UK financial regulator The Financial Services Authority (FSA) is proposing to extend a rule requiring the disclosure of ‘significant’ short positions in UK financial stocks indefinitely beyond its 30 June expiry date. Market participants have until 12 June to respond to the regulator’s proposals.
The FSA first introduced the short-selling disclosure requirement on 18 September 2008 following the collapse of US investment bank Lehman Brothers. On 16 January, it was amended and extended until 30 June.
Under the rule, investors need to disclose short positions that exceed 0.25% of a financial sector company’s issued share capital and every subsequent increase of 0.1% above that level. This means an investor must disclose its position when it reaches 0.35%, 0.45% and so on.
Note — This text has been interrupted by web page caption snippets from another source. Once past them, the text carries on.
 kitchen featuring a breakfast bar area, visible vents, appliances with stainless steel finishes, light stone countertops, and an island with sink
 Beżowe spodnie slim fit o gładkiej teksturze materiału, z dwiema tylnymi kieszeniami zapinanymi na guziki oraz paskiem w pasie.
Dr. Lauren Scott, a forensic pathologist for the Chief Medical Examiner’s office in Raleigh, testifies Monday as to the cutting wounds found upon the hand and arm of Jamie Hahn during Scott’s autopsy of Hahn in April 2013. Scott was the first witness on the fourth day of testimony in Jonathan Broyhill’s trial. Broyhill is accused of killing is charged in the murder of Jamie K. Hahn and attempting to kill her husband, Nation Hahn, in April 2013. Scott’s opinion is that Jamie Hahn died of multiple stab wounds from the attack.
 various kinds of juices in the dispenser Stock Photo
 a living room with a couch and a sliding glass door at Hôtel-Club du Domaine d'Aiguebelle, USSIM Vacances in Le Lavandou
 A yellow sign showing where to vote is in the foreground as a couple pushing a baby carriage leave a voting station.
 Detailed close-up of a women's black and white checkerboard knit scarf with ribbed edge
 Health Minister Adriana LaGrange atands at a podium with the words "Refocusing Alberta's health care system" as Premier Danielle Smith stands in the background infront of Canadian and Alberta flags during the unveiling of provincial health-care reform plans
In a consultation paper released today, the FSA said extending the rule would continue to reduce the potential for abusive behaviour and disorderly markets. It expects that the requirement will be replaced eventually by a broader short-selling regime for all UK stocks.
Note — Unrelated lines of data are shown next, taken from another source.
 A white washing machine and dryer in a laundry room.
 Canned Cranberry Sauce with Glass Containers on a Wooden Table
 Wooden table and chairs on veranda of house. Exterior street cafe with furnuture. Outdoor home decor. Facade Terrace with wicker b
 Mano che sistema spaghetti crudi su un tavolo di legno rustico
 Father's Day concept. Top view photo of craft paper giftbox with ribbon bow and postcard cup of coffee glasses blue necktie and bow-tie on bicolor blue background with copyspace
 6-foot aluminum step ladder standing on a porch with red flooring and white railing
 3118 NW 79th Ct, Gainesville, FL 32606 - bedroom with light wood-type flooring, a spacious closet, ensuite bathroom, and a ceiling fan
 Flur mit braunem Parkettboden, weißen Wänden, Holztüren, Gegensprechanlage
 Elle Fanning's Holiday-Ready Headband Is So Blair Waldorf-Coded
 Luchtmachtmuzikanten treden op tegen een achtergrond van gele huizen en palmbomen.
The regulator said it did not opt for a new fixed expiry date for the rule because “it is not possible to forecast how long the need for the obligation will continue and we believe that setting another specified period would be artificial,” according to the consultation paper.
In February, the FSA issued a discussion paper examining longer-term options for the UK short-selling regime and plans to issue a feedback statement in Q3 this year outlining its conclusions.
The FSA’s proposal follows German financial regulator Bafin’s decision last week to extend its ban on the ‘naked’ short-selling of 11 financial stocks until the end of January 2010. The regulator extended the ban because of continued volatility in financial stock prices. Naked short-selling involves traders selling stock without first having borrowed it.